**TEKST ŹRÓDŁOWY**:
Sama ta panorama jawnych wampiryzmów Giocondy pokazuje pasożytniczy wymiar utowarowienia znaków sztuki. Jej marka, jej logo, to coś, co zarazem jest z nią związane, ale odrywa się od niej i żyje własnym życiem. Tak jakby wartość użytkowa – emocjonalna, intelektualna – albo kultowa związana, jak zauważał Walter Benjamin w Dziele sztuki w dobie ich reprodukcji technicznej, z wyjątkowością dzieł, utopiła się w jej wartości wymiennej, czyli w zdolności do mieszania się ze wszystkim i we wszystko. Dziś prastara jest w Mona Lisie przede wszystkim ta wartość towarowa. Jej wymiar fetyszystyczny, gdzie naiwna wiara w moc podobizny nałożyła się na towarową metafizykę diagnozowaną przez Marksa w Kapitale.

Ta głęboka przemiana w statusie dzieł malarskich nie umknęła też uwadze Daniela Arrase’a, francuskiego historyka sztuki, autora między innymi ważnej monografii poświęconej Leonardowi Da Vinci. Przywołując rozróżnienia dokonane przez Benjamina pisał on: „Wyjaśnia tam przejście w malarstwie europejskim od wartości kultowej dzieła, czyli sytuacji, gdy nie jest ono widzialne, ale oddajemy mu cześć, do wartości ekspozycyjnej, gdy jest ono widzialne, ale nie cieszy się już kultem, ponieważ przybliża się za pośrednictwem nieskończonej i mechanicznej reprodukcji”[4].

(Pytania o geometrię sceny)

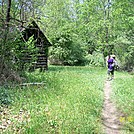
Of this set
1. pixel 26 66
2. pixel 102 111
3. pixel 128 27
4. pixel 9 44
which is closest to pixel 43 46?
pixel 128 27

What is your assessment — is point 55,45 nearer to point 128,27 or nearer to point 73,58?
point 73,58

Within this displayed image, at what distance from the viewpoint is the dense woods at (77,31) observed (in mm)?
13047

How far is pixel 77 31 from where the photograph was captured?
114ft

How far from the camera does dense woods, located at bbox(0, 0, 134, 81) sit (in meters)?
13.0

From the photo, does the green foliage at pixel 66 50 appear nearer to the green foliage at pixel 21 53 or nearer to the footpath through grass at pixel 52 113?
the green foliage at pixel 21 53

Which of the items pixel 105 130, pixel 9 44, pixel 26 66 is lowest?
pixel 105 130

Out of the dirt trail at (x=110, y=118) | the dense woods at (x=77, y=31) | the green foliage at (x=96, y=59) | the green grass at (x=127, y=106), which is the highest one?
the dense woods at (x=77, y=31)

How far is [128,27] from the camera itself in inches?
1026

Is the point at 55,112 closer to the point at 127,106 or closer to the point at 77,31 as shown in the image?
the point at 127,106

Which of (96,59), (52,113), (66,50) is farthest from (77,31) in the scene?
(52,113)

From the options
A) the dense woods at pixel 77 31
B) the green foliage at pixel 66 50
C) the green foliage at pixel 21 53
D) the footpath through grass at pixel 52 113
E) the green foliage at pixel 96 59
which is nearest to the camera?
the footpath through grass at pixel 52 113

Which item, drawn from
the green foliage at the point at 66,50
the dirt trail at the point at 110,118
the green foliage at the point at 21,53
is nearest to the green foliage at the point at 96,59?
the green foliage at the point at 66,50

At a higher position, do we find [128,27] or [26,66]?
[128,27]

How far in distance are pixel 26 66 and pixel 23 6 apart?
11.2 feet
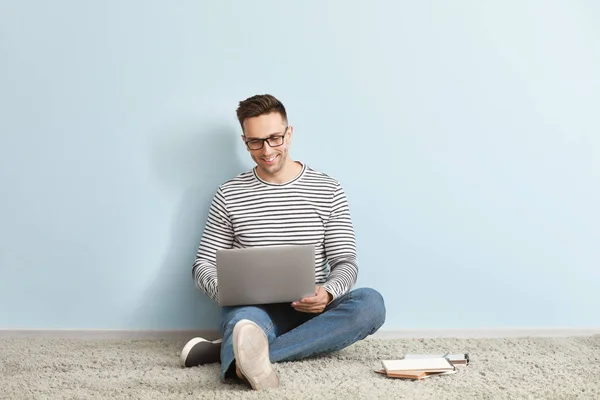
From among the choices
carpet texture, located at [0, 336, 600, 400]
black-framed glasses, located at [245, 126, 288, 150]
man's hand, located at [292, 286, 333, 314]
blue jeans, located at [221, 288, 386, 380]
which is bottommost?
carpet texture, located at [0, 336, 600, 400]

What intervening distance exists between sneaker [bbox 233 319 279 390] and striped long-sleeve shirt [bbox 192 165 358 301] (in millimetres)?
694

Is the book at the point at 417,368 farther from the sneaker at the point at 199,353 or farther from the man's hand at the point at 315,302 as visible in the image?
the sneaker at the point at 199,353

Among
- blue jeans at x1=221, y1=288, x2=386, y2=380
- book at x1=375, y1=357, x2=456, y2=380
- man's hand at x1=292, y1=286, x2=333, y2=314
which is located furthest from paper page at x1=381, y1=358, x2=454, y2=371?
man's hand at x1=292, y1=286, x2=333, y2=314

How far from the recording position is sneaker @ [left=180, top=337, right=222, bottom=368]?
8.15 ft

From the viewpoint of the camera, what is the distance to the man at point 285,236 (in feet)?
8.14

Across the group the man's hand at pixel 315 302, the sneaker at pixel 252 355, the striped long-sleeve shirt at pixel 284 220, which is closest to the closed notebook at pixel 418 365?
the man's hand at pixel 315 302

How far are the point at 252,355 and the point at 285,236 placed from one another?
78 cm

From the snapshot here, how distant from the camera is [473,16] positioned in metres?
2.95

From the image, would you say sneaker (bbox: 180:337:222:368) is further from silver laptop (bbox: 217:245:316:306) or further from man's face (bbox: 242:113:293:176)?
man's face (bbox: 242:113:293:176)

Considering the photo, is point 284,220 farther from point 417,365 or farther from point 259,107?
point 417,365

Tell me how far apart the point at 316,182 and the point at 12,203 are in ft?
4.00

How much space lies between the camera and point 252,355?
2074 millimetres

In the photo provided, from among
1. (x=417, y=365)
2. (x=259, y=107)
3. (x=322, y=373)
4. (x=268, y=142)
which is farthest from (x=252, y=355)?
(x=259, y=107)

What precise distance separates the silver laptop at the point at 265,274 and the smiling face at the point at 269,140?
457 millimetres
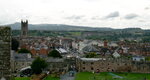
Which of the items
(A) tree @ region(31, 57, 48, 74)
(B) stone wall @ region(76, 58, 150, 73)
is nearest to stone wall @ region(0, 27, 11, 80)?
(A) tree @ region(31, 57, 48, 74)

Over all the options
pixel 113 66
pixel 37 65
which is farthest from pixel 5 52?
pixel 113 66

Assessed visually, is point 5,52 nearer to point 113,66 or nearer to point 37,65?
point 37,65

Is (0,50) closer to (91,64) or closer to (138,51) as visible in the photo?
(91,64)

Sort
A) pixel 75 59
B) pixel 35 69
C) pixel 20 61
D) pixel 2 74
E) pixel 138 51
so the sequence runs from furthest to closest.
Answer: pixel 138 51 → pixel 75 59 → pixel 20 61 → pixel 35 69 → pixel 2 74

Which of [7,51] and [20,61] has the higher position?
[7,51]

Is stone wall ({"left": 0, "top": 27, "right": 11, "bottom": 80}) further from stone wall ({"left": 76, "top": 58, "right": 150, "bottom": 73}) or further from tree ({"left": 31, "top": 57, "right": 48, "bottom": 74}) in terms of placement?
stone wall ({"left": 76, "top": 58, "right": 150, "bottom": 73})

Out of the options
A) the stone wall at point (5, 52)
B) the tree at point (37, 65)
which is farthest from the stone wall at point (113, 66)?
the stone wall at point (5, 52)

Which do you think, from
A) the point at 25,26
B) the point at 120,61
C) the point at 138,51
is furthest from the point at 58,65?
the point at 25,26

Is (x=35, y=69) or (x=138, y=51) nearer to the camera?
(x=35, y=69)

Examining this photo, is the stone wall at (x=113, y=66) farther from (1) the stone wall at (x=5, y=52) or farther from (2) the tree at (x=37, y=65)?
(1) the stone wall at (x=5, y=52)
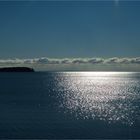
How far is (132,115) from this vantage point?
64.0m

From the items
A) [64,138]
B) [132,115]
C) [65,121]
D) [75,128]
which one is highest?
[132,115]

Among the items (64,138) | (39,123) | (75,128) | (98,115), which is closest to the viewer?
(64,138)

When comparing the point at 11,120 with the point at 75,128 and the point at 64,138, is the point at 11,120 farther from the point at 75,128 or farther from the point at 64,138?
the point at 64,138

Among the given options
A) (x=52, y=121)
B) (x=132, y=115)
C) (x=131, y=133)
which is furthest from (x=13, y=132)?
(x=132, y=115)

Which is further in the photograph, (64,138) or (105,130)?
(105,130)

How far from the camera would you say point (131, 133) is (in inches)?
1820

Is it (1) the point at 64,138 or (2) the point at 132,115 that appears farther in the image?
(2) the point at 132,115

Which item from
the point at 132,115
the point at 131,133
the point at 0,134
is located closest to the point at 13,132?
the point at 0,134

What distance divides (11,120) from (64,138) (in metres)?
15.8

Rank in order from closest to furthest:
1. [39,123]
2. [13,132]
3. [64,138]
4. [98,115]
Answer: [64,138], [13,132], [39,123], [98,115]

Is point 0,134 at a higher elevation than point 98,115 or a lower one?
lower

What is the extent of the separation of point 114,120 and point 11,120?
16610mm

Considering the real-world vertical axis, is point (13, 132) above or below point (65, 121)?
below

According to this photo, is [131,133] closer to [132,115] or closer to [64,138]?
[64,138]
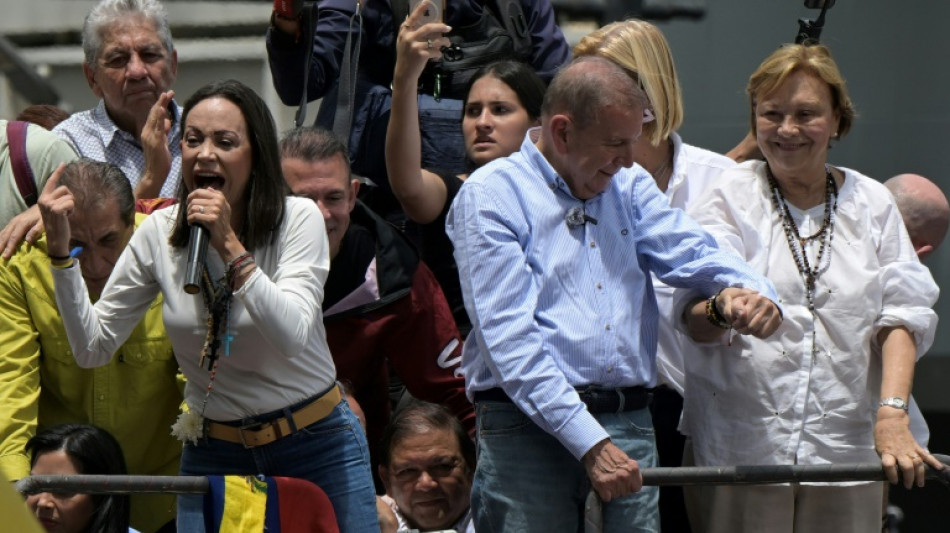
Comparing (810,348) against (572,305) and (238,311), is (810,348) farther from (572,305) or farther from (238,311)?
(238,311)

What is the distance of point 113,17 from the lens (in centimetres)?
575

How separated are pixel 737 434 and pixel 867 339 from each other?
46cm

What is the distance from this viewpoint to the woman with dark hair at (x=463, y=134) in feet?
17.5

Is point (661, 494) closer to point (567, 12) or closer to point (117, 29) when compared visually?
point (117, 29)

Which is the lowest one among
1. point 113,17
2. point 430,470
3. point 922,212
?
point 430,470

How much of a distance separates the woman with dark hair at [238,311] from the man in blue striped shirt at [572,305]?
0.39m

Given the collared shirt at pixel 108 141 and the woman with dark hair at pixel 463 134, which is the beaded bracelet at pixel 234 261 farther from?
the collared shirt at pixel 108 141

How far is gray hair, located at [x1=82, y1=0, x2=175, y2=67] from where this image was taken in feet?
18.8

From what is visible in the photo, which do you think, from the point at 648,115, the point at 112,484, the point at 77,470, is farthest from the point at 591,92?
the point at 77,470

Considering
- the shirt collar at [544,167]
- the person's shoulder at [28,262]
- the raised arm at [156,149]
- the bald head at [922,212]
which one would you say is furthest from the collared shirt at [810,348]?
the person's shoulder at [28,262]

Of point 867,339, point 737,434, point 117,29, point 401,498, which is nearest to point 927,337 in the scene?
point 867,339

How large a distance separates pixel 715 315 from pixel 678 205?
2.98 feet

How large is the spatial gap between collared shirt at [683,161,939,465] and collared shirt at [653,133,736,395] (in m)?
0.19

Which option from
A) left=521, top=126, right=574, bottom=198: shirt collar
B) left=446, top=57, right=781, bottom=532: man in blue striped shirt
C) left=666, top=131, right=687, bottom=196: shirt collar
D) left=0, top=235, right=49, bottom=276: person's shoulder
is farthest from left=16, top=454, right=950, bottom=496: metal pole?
left=666, top=131, right=687, bottom=196: shirt collar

**ZADANIE DO WYKONANIA**: Pociągnij dalej tekst o Mona Lisie jako towarze. Zacznij zaraz po przytoczonych słowach Daniela Arrase’a.

**ROZWIĄZANIE ZADANIA**:
Zwykle różnicę między wartością kultową i ekspozycyjną wyjaśniano za pomocą opozycji między niepowtarzalnością oryginału i mechanicznością kopii. Arasse dodaje do tego ważną uwagę: zmianę samych warunków ekspozycji. Obrazom oddawano kiedyś kult bez ich dokładnego oglądania, ponieważ wisiały w spowitych półmrokiem kaplicach albo na oddalonych od wiernych ołtarzach. Gdy zawisły w przestrzeniach muzealnych nagle widzialne stały się rzeczy dotychczas ukryte. Kult zastąpiła analiza obrazu, tym łatwiejsza, im szerszy stał się również obieg fotograficznej reprodukcji dzieł malarskich.

W późnej nowoczesności zachodzi kolejna zmiana, nie mniej istotna od tej opisanej powyżej. „Obecnie nie przechodzimy od wartości kultowej, która wiąże się z niewidzialnością dzieł, do wartości ekspozycyjnej, ale od wartości ekspozycyjnej do wartości niewidzialności, która jest kultem ekspozycji jako takiej, i w gruncie rzeczy, kultem kultury. Nie będziemy już oddawać hołdu obrazowi malarskiemu, którego już nawet nie widzimy – stał się on obrazem zamkniętym w szklanym aseptycznym pudełku chroniącym uświęcony obiekt przed dotykiem, który mógłby zarazić go jakimś wirusem – lecz raczej inscenizacji samej kultury”[5].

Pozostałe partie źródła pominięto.